The Loop Pedal
Img - Michael Eccles
You may have already used a loop pedal yourself. If you have, you already know how much fun it is. If not, teaching improvisation to your students is the perfect time to use loops. It’s also a great tool for your class to learn how to use and part of why guitar playing is so much fun!

How did loops make it into music? Think ostinato basslines – same concept – you just have a phrase that repeats. With a loop pedal, you have instant ostinato recordings.

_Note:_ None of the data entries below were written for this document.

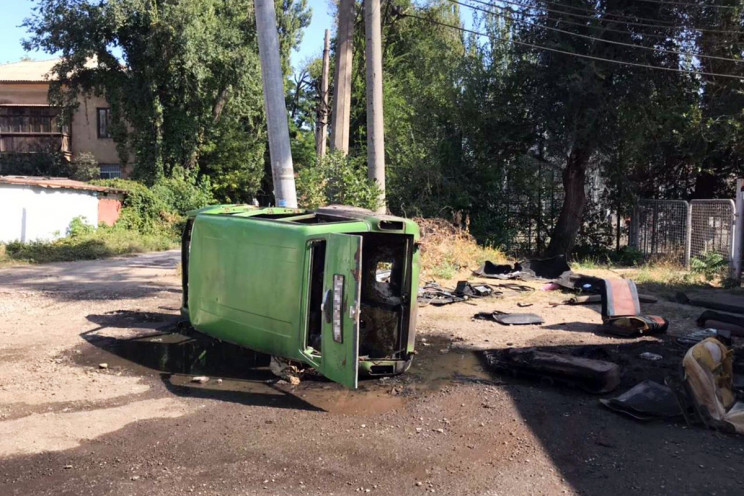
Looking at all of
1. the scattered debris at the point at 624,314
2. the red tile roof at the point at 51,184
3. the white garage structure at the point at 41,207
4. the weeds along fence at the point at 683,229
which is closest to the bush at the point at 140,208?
the red tile roof at the point at 51,184

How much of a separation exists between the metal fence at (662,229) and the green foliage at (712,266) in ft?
4.85

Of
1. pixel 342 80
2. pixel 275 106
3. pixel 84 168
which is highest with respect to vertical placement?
pixel 342 80

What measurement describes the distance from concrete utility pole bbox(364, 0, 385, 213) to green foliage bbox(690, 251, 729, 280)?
24.7 feet

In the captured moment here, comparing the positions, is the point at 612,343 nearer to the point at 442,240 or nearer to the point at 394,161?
the point at 442,240

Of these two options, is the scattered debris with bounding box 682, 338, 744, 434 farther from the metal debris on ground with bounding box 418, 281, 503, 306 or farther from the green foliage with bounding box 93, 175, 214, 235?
the green foliage with bounding box 93, 175, 214, 235

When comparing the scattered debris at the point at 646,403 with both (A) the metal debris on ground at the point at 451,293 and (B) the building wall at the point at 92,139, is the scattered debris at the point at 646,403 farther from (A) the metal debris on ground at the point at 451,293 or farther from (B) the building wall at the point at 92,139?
(B) the building wall at the point at 92,139

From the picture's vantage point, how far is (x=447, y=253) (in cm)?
1436

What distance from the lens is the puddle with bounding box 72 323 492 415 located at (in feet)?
18.0

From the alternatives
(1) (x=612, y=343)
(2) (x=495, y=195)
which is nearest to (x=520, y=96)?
(2) (x=495, y=195)

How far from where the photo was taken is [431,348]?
745cm

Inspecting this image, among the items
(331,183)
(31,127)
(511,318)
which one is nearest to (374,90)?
(331,183)

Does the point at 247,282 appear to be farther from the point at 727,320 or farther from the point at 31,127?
the point at 31,127

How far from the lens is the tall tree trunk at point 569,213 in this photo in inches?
719

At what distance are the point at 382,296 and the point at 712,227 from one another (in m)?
11.3
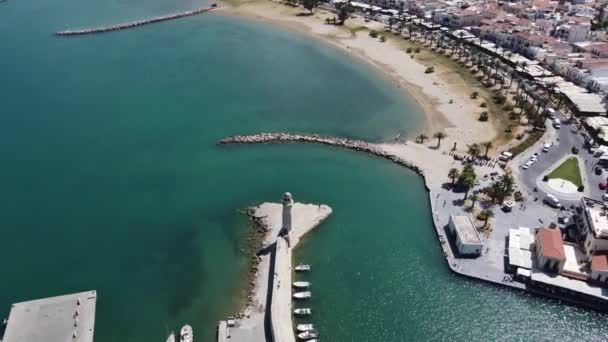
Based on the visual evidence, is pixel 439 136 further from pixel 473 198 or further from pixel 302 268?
pixel 302 268

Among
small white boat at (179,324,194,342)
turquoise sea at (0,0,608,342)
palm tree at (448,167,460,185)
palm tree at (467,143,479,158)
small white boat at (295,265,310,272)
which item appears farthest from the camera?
palm tree at (467,143,479,158)

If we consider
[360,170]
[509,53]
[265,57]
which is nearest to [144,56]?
[265,57]

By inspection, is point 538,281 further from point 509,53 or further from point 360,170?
point 509,53

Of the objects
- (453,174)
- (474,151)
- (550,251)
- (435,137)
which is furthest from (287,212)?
(435,137)

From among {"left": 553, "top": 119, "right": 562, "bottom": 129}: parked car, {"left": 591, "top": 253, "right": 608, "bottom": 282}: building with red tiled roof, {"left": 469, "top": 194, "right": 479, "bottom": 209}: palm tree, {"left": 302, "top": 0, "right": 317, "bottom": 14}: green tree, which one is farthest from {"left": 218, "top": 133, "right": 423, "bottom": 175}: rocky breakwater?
{"left": 302, "top": 0, "right": 317, "bottom": 14}: green tree

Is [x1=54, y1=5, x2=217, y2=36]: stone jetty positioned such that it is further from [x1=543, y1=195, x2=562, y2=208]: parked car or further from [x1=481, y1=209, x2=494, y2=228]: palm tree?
[x1=543, y1=195, x2=562, y2=208]: parked car

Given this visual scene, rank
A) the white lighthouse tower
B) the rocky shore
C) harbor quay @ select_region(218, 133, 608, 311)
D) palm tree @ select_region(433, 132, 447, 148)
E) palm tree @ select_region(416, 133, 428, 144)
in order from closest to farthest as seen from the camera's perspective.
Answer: the rocky shore < harbor quay @ select_region(218, 133, 608, 311) < the white lighthouse tower < palm tree @ select_region(433, 132, 447, 148) < palm tree @ select_region(416, 133, 428, 144)

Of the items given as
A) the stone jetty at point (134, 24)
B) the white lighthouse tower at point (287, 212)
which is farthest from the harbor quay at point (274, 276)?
the stone jetty at point (134, 24)

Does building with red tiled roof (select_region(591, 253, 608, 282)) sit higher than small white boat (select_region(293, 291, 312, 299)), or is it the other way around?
building with red tiled roof (select_region(591, 253, 608, 282))
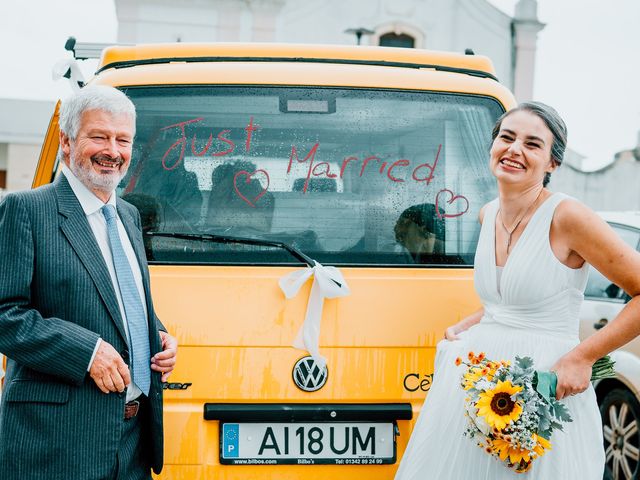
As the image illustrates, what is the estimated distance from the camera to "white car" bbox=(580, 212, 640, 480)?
16.8 ft

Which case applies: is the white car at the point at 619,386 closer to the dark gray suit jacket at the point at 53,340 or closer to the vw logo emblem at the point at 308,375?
the vw logo emblem at the point at 308,375

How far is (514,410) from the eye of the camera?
246cm

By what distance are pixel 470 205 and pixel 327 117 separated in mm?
692

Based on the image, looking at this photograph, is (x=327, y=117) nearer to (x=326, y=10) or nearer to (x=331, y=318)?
(x=331, y=318)

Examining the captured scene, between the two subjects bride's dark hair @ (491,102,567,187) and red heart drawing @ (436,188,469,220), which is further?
red heart drawing @ (436,188,469,220)

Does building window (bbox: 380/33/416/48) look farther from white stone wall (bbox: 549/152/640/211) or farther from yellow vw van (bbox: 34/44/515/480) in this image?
yellow vw van (bbox: 34/44/515/480)

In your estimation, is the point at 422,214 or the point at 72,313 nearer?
the point at 72,313

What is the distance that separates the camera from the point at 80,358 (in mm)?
2355

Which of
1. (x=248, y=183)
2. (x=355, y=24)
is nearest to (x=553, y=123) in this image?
(x=248, y=183)

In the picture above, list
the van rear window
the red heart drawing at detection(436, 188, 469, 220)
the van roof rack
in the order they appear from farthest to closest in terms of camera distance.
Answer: the van roof rack < the red heart drawing at detection(436, 188, 469, 220) < the van rear window

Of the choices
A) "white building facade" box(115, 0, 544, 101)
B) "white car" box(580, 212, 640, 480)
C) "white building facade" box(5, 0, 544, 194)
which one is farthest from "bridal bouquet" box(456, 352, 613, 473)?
"white building facade" box(115, 0, 544, 101)

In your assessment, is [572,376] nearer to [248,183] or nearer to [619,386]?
[248,183]

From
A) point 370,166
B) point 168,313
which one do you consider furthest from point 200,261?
point 370,166

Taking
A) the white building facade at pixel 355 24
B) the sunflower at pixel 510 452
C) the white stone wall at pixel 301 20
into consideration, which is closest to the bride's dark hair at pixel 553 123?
the sunflower at pixel 510 452
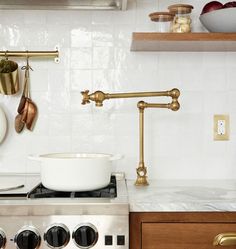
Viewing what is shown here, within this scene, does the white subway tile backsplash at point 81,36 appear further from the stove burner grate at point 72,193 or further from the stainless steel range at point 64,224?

A looper pedal is a machine, similar to a recording device, that records you playing your instrument and plays the track(s) back in a loop. Think about the possibilities: you can record a small chord progression, then have students try out little solo ideas. You can also layer multiple tracks and create an on-the-fly composition.

How it Works
• Connect your guitar to the input jack on the pedal
• Connect your pedal’s output jack to your amp
• Tap the pedal to start recording
• Rock out
• Tap again to stop recording

What It’ll Cost You
Which looper is right for you really depends on your unique needs. A basic looper can be found for $100-$150. But there are lots of machines with different, bells, whistles, and prices. But if your main goal is to give your students a few chord progressions to play to, it doesn’t need to be too fancy.

If you’ve got a bit more to spend, you can look into loop pedals with more bells and whistles. Multiple inputs would be a start.